- Instructions for the task:
Output the full listing below exactly.

- Input material:

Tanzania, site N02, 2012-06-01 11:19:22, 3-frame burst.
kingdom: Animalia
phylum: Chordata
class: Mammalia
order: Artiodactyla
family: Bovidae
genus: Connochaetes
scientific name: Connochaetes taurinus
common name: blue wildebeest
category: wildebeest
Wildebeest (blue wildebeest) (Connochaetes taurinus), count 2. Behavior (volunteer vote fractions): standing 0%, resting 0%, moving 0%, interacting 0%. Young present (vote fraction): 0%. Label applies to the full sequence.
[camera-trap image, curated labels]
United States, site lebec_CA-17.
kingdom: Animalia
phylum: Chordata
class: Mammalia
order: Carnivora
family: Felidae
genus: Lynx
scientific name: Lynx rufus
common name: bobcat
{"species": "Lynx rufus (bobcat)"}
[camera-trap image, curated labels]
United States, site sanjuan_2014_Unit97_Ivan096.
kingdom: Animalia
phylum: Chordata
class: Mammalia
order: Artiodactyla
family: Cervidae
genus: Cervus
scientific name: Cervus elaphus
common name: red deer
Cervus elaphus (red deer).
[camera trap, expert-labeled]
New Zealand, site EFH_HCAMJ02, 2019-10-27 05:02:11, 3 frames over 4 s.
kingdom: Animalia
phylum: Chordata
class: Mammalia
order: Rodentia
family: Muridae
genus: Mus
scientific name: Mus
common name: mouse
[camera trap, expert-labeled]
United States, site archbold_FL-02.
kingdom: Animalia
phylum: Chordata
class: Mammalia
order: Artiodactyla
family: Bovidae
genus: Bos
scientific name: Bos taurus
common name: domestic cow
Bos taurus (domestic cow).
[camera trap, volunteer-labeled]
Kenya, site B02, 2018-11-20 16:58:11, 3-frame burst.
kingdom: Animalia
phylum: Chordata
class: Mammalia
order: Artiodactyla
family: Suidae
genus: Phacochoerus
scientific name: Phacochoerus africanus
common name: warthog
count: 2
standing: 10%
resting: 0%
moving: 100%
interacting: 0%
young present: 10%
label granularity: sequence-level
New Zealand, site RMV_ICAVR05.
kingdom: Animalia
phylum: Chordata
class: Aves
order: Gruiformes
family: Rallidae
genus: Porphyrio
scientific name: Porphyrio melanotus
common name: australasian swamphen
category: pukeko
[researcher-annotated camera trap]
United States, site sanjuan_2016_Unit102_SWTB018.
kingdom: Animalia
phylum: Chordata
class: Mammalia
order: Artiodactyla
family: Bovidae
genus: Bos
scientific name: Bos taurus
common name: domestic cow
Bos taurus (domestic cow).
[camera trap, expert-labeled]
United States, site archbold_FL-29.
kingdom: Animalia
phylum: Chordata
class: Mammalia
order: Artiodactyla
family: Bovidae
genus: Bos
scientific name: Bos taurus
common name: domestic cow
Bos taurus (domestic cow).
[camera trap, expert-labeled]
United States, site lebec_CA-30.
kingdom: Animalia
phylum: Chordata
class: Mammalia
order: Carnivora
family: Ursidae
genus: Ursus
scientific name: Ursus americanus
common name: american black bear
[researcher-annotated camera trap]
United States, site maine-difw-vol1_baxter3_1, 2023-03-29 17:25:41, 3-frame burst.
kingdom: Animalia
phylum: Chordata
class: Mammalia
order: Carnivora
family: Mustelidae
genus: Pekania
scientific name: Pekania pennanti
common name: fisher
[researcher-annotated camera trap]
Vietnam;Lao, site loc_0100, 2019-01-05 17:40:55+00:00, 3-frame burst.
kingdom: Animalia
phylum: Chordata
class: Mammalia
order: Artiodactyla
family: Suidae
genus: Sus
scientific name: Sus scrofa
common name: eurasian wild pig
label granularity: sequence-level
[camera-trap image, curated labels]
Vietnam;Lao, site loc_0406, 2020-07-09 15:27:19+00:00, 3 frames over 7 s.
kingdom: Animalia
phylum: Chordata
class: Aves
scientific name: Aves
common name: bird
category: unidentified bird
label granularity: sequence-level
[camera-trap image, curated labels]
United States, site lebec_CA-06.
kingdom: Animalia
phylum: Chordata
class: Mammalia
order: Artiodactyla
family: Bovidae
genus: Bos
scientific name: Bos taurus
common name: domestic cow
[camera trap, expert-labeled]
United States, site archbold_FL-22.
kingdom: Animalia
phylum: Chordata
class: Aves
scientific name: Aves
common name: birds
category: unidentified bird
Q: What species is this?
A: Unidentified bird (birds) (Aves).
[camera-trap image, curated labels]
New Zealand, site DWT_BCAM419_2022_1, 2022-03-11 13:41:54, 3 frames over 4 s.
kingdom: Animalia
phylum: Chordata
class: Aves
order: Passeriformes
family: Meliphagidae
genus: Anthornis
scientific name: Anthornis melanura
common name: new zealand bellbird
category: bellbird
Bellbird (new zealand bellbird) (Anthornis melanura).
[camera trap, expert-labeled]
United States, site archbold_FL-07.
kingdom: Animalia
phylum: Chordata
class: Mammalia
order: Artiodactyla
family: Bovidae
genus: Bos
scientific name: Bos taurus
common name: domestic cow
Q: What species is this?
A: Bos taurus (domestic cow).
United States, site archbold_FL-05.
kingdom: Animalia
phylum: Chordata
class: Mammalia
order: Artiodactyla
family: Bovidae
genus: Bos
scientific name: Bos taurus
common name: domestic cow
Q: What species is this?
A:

- Answer to this task:
Tanzania, site N02, 2012-06-01 11:19:22, 3-frame burst.
kingdom: Animalia
phylum: Chordata
class: Mammalia
order: Artiodactyla
family: Bovidae
genus: Connochaetes
scientific name: Connochaetes taurinus
common name: blue wildebeest
category: wildebeest
Wildebeest (blue wildebeest) (Connochaetes taurinus), count 2. Behavior (volunteer vote fractions): standing 0%, resting 0%, moving 0%, interacting 0%. Young present (vote fraction): 0%. Label applies to the full sequence.
[camera-trap image, curated labels]
United States, site lebec_CA-17.
kingdom: Animalia
phylum: Chordata
class: Mammalia
order: Carnivora
family: Felidae
genus: Lynx
scientific name: Lynx rufus
common name: bobcat
{"species": "Lynx rufus (bobcat)"}
[camera-trap image, curated labels]
United States, site sanjuan_2014_Unit97_Ivan096.
kingdom: Animalia
phylum: Chordata
class: Mammalia
order: Artiodactyla
family: Cervidae
genus: Cervus
scientific name: Cervus elaphus
common name: red deer
Cervus elaphus (red deer).
[camera trap, expert-labeled]
New Zealand, site EFH_HCAMJ02, 2019-10-27 05:02:11, 3 frames over 4 s.
kingdom: Animalia
phylum: Chordata
class: Mammalia
order: Rodentia
family: Muridae
genus: Mus
scientific name: Mus
common name: mouse
[camera trap, expert-labeled]
United States, site archbold_FL-02.
kingdom: Animalia
phylum: Chordata
class: Mammalia
order: Artiodactyla
family: Bovidae
genus: Bos
scientific name: Bos taurus
common name: domestic cow
Bos taurus (domestic cow).
[camera trap, volunteer-labeled]
Kenya, site B02, 2018-11-20 16:58:11, 3-frame burst.
kingdom: Animalia
phylum: Chordata
class: Mammalia
order: Artiodactyla
family: Suidae
genus: Phacochoerus
scientific name: Phacochoerus africanus
common name: warthog
count: 2
standing: 10%
resting: 0%
moving: 100%
interacting: 0%
young present: 10%
label granularity: sequence-level
New Zealand, site RMV_ICAVR05.
kingdom: Animalia
phylum: Chordata
class: Aves
order: Gruiformes
family: Rallidae
genus: Porphyrio
scientific name: Porphyrio melanotus
common name: australasian swamphen
category: pukeko
[researcher-annotated camera trap]
United States, site sanjuan_2016_Unit102_SWTB018.
kingdom: Animalia
phylum: Chordata
class: Mammalia
order: Artiodactyla
family: Bovidae
genus: Bos
scientific name: Bos taurus
common name: domestic cow
Bos taurus (domestic cow).
[camera trap, expert-labeled]
United States, site archbold_FL-29.
kingdom: Animalia
phylum: Chordata
class: Mammalia
order: Artiodactyla
family: Bovidae
genus: Bos
scientific name: Bos taurus
common name: domestic cow
Bos taurus (domestic cow).
[camera trap, expert-labeled]
United States, site lebec_CA-30.
kingdom: Animalia
phylum: Chordata
class: Mammalia
order: Carnivora
family: Ursidae
genus: Ursus
scientific name: Ursus americanus
common name: american black bear
[researcher-annotated camera trap]
United States, site maine-difw-vol1_baxter3_1, 2023-03-29 17:25:41, 3-frame burst.
kingdom: Animalia
phylum: Chordata
class: Mammalia
order: Carnivora
family: Mustelidae
genus: Pekania
scientific name: Pekania pennanti
common name: fisher
[researcher-annotated camera trap]
Vietnam;Lao, site loc_0100, 2019-01-05 17:40:55+00:00, 3-frame burst.
kingdom: Animalia
phylum: Chordata
class: Mammalia
order: Artiodactyla
family: Suidae
genus: Sus
scientific name: Sus scrofa
common name: eurasian wild pig
label granularity: sequence-level
[camera-trap image, curated labels]
Vietnam;Lao, site loc_0406, 2020-07-09 15:27:19+00:00, 3 frames over 7 s.
kingdom: Animalia
phylum: Chordata
class: Aves
scientific name: Aves
common name: bird
category: unidentified bird
label granularity: sequence-level
[camera-trap image, curated labels]
United States, site lebec_CA-06.
kingdom: Animalia
phylum: Chordata
class: Mammalia
order: Artiodactyla
family: Bovidae
genus: Bos
scientific name: Bos taurus
common name: domestic cow
[camera trap, expert-labeled]
United States, site archbold_FL-22.
kingdom: Animalia
phylum: Chordata
class: Aves
scientific name: Aves
common name: birds
category: unidentified bird
Q: What species is this?
A: Unidentified bird (birds) (Aves).
[camera-trap image, curated labels]
New Zealand, site DWT_BCAM419_2022_1, 2022-03-11 13:41:54, 3 frames over 4 s.
kingdom: Animalia
phylum: Chordata
class: Aves
order: Passeriformes
family: Meliphagidae
genus: Anthornis
scientific name: Anthornis melanura
common name: new zealand bellbird
category: bellbird
Bellbird (new zealand bellbird) (Anthornis melanura).
[camera trap, expert-labeled]
United States, site archbold_FL-07.
kingdom: Animalia
phylum: Chordata
class: Mammalia
order: Artiodactyla
family: Bovidae
genus: Bos
scientific name: Bos taurus
common name: domestic cow
Q: What species is this?
A: Bos taurus (domestic cow).
United States, site archbold_FL-05.
kingdom: Animalia
phylum: Chordata
class: Mammalia
order: Artiodactyla
family: Bovidae
genus: Bos
scientific name: Bos taurus
common name: domestic cow
Q: What species is this?
A:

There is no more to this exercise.